Commercial launch vehicles are here and they're cheaper than ever.
Falcon Heavy works. Delta IV Heavy works too (it's just a lot more
expensive). Even Atlas V works for slightly smaller payloads (like
Boeing's Starliner spacecraft which will carry crew to ISS).

Imagine if the "make work" mandate had been to let engineers loose and
given a mandate to develop the warp drive or whatever else they could
come up with. (aka: a true R&D organisation for the rocket business,
just as NASA does a lot of R&D for commercial airplanes).

While NASA might not have come up with a "rocket" system, surely its
engineers would have come up with a number of useful technologies and
also tested certain tech and found them to not be the way to go.

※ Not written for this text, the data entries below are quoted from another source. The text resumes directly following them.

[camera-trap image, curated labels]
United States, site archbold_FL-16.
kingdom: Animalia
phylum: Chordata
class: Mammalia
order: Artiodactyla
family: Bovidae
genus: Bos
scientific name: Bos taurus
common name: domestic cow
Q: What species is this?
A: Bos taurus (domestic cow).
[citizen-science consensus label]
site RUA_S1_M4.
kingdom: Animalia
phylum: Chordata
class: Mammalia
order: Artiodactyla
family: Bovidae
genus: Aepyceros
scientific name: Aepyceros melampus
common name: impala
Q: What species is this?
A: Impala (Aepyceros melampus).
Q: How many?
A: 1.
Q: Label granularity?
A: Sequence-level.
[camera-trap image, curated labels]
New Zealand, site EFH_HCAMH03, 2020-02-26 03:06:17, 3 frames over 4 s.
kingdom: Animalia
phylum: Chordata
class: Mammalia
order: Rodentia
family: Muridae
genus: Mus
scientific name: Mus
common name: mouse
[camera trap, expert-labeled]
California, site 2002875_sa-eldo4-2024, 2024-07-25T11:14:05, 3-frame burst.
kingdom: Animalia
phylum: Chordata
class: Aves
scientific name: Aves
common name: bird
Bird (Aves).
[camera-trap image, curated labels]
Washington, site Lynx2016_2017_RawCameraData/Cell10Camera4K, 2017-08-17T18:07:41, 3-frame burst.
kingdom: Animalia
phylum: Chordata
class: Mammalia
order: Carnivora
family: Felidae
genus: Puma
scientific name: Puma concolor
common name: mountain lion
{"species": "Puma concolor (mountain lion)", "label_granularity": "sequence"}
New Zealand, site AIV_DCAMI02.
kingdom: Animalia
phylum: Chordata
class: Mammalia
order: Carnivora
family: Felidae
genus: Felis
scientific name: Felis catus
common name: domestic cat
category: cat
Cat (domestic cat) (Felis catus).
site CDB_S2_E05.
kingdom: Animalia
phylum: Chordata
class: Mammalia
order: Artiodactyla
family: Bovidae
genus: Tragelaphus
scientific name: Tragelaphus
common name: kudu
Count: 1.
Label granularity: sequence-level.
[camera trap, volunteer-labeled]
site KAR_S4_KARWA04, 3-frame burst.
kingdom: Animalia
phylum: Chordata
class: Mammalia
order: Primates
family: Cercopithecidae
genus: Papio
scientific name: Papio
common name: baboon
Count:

This is the classic spin-off argument. That's almost always bull$hit
too because the SLS program isn't doing much in the way of scientific
research, it's engineers doing standard R&D work. If you want better
welding techniques for aluminum-lithium alloy, invest in R&D for that.
Don't spend billions on a huge government program that will invest a few
million in better welding techniques.

On 2018-04-14 12:18, Jeff Findley wrote:

Agreed. Waste of perfectly good SSME's.


In a context where SLS is to have a fixed number of flights, then yeah,
you want each flight to count as much as possible since any additional
test flight ends up killing a real flight at the end.

In a context where production of SSMEs has restarted and is fully funded
forever, then it matters less that it takes 3 more flights to get the
new second stage.


But they'll still be dropping *all* of the SLS hardware in the ocean for
each and every flight. In a world where reusables are coming into their
own, that's just stupid.

Plus it's putting people on an
upper stage that wasn't planned to be "man rated". But NASA writes the
rules and the waivers, so that's never been a real problem.


From a hardware/software point of view, is there much difference between
a man rated second stage and one that isn't?

(apart from the obvious need to support capsule and its ejection system).

At launch, apart from the design to allow capsule ejection, is the
second stage otherwise considered inert, so man rating is all about its
mission after MECO and when Stage1 has separated?


It's about margins of safety, redundancy, failure monitoring systems,
and etc. Not all of that is needed for an unmanned launch.